別放在心上....口誤......不是上黑船....是進賊窩.....哦不....進溫暖的大家庭....啊....某獸慘叫聲連綿不絕.......（聲A：XD~~差點露餡....該打...聲B:就是..這不是公然詆毀我們的形象麼？...聲C：嗯...應該教育一下...聲D:等下帶去進行思想教育...某獸：...[痛不欲生狀]...）

----------


## 提斯蘿蘭特

我對貓沒興趣

----------


## 諾亞雷特

抱歉.雖同為貓科動物.但不是貓.

----------


## 提斯蘿蘭特

> 抱歉.雖同為貓科動物.但不是貓.


我說就是貓~去玩你逗貓草

----------


## 銀灰龍-笨維

(飛過)
維(來~木天蓼喔=ˇ=)
德(人家是貓科動物不是貓= =)
維(反正都有貓=.=)
(被裡人格核爆)

----------


## 虎兒

呃...原來還有其他虎族的混進這啦...

其實這裡一直都是龍科和犬科動物的天下...

貓科動物似乎不多...虎族尤其少...

閣下有男友啊...嗯...

真好...!

----------


## 諾亞雷特

> 呃...原來還有其他虎族的混進這啦...
> 
> 其實這裡一直都是龍科和犬科動物的天下...
> 
> 貓科動物似乎不多...虎族尤其少...
> 
> 閣下有男友啊...嗯...
> 
> 真好...!


呵呵.虎族的諾亞目前就只遇到三位.看來實在是少阿.
解釋一下.我說的男友的意思是普通的男性朋友.並不是伴侶的意思.

----------


## Michile

> 呃...原來還有其他虎族的混進這啦...
> 
> 其實這裡一直都是龍科和犬科動物的天下...
> 
> 貓科動物似乎不多...虎族尤其少...

[基於場景的空間問題]
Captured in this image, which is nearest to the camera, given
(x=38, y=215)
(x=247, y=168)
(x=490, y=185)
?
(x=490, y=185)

▸ **任務要求**: 從這段談論貓科與虎族的論壇討論串最後停下的地方接續寫下去。 這些記錄與此無關。

▸ **書面回答**:
> 
> 閣下有男友啊...嗯...
> 
> 真好...!


噗…豹有幾隻請數給我看…




> 呵呵.虎族的諾亞目前就只遇到三位.看來實在是少阿.
> 解釋一下.我說的男友的意思是普通的男性朋友.並不是伴侶的意思.


喔，又新增名大貓了?歡迎：3

因為這裡是狼之樂園，故名思義狼很多…
天天喊狼來了也沒人會理你，只有狼…XD

----------


## Katsuya XII

豹一隻(而且是黑的...)XD

歡迎呀,諾亞

----------


## 提斯蘿蘭特

龍有多少..你數給我看..

----------


## 銀灰龍-笨維

應該不多=ˇ=(炸)
這裡是以犬科居多呢=ˇ=

----------


## 彌星-帆

(握)又一隻大喵來了 >W<  這樣喵族的勢力又擴大了一點點XD?(不知道看不看的出來多了幾%)  

要小心不要被吃掉唷~^^(笑)

----------


## 殘月一狼

偶也來報個到!~
姓名 :Sad: 自己看咯)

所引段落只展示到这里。